### Exercise instructions
a – Please print the journal entry from "Wow this feels" to "if no others.".
b – Summarize the journal entry in two sentences.

### Selected text
# # # # # # #

Wow this feels almost like uncharted territory. I missed this place. (I thought it was “unchartered…” Spellcheck tole me otherwise.)
This week has been interesting to say the least. Work was even nutser than usual but I’m not going to get into that. Suffice it to say, I survived, but barely. I pray this damnable over time runs it’s course before too long. I’m tired being tired all the time. Tempers are simmering and nerves are taut. It’s kind of scary but I’m trying to stay on the outside looking in. You tend to see one’s true character in times of undue stress and I’m getting quite an education. I’ve been able to keep my sense of humor for the most part and I’m grateful that those prayers (for humor) have been answered if no others.
Tuesday saw a pleasant surprise when they broadcast the Inaugural ceremony on a big screen in the cafeteria at lunch. I was a bit disappointed at the lack of enthusiasm (read: cheering) but nonetheless, was glad to be seeing it as it happened. I didn’t notice anyone besides me teary-eyed. I thought at least there might be a smattering of applause. So once again I was disappointed by the apathy in the general population. But I’m not budging. I choose to keep my optimistic attitude. Yeah, it’s hard sometimes, but it’s all I got. Also, I think some people are afraid to express themselves for fear of seeming real or something, I dunno, I don’t understand people anymore. Most people anyway.

# # # # # # #

### Recorded data
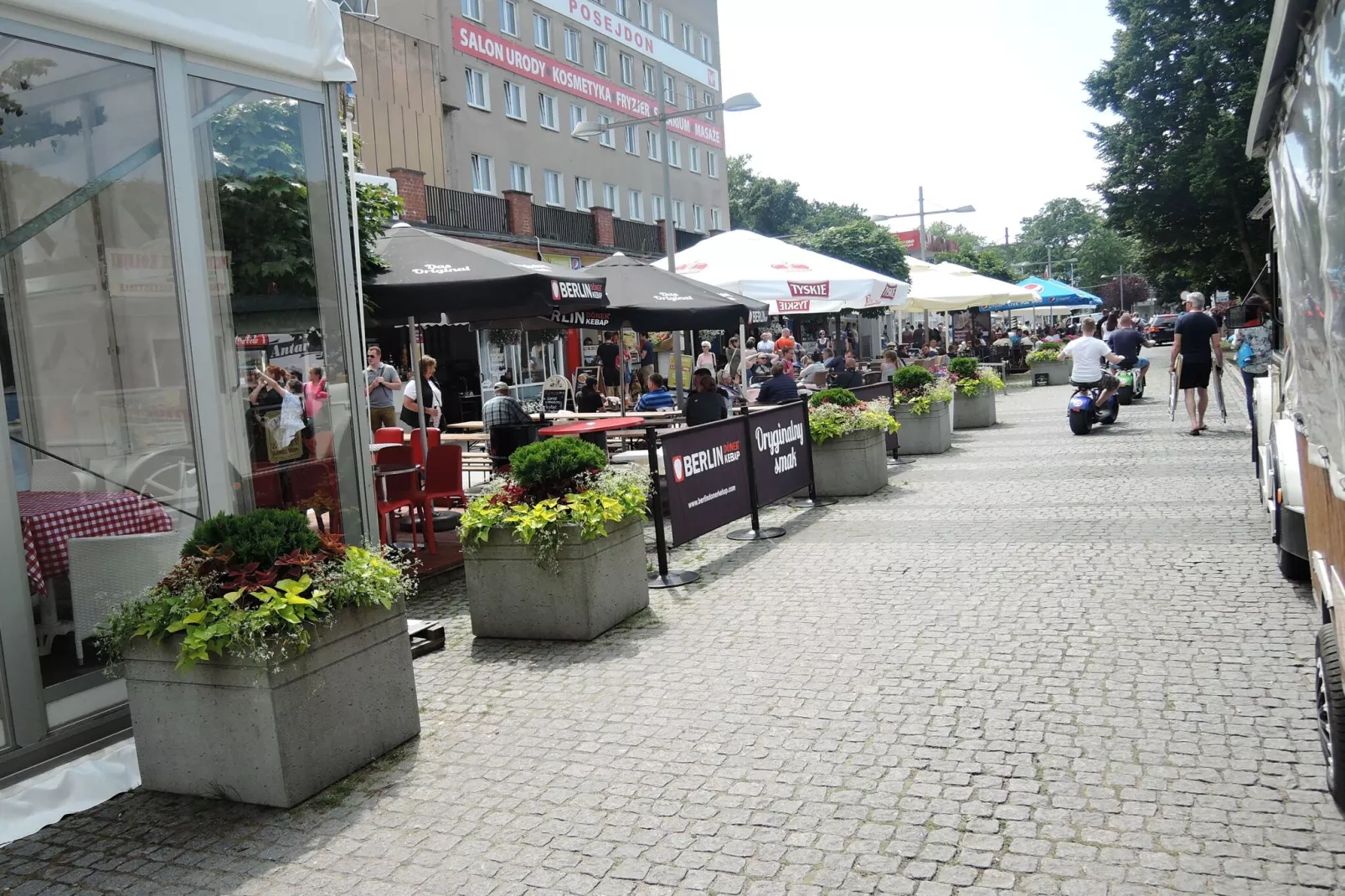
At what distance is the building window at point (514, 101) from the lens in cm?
3350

# # # # # # #

### Replies
a –
Wow this feels almost like uncharted territory. I missed this place. (I thought it was “unchartered…” Spellcheck tole me otherwise.)
This week has been interesting to say the least. Work was even nutser than usual but I’m not going to get into that. Suffice it to say, I survived, but barely. I pray this damnable over time runs it’s course before too long. I’m tired being tired all the time. Tempers are simmering and nerves are taut. It’s kind of scary but I’m trying to stay on the outside looking in. You tend to see one’s true character in times of undue stress and I’m getting quite an education. I’ve been able to keep my sense of humor for the most part and I’m grateful that those prayers (for humor) have been answered if no others.

b – The writer describes a week of exhausting overtime at work in which tempers and nerves were strained but a sense of humor mostly held. On Tuesday the Inaugural ceremony was broadcast on a big screen in the cafeteria at lunch, and although the writer was disappointed by the lack of enthusiasm around them, they choose to keep an optimistic attitude.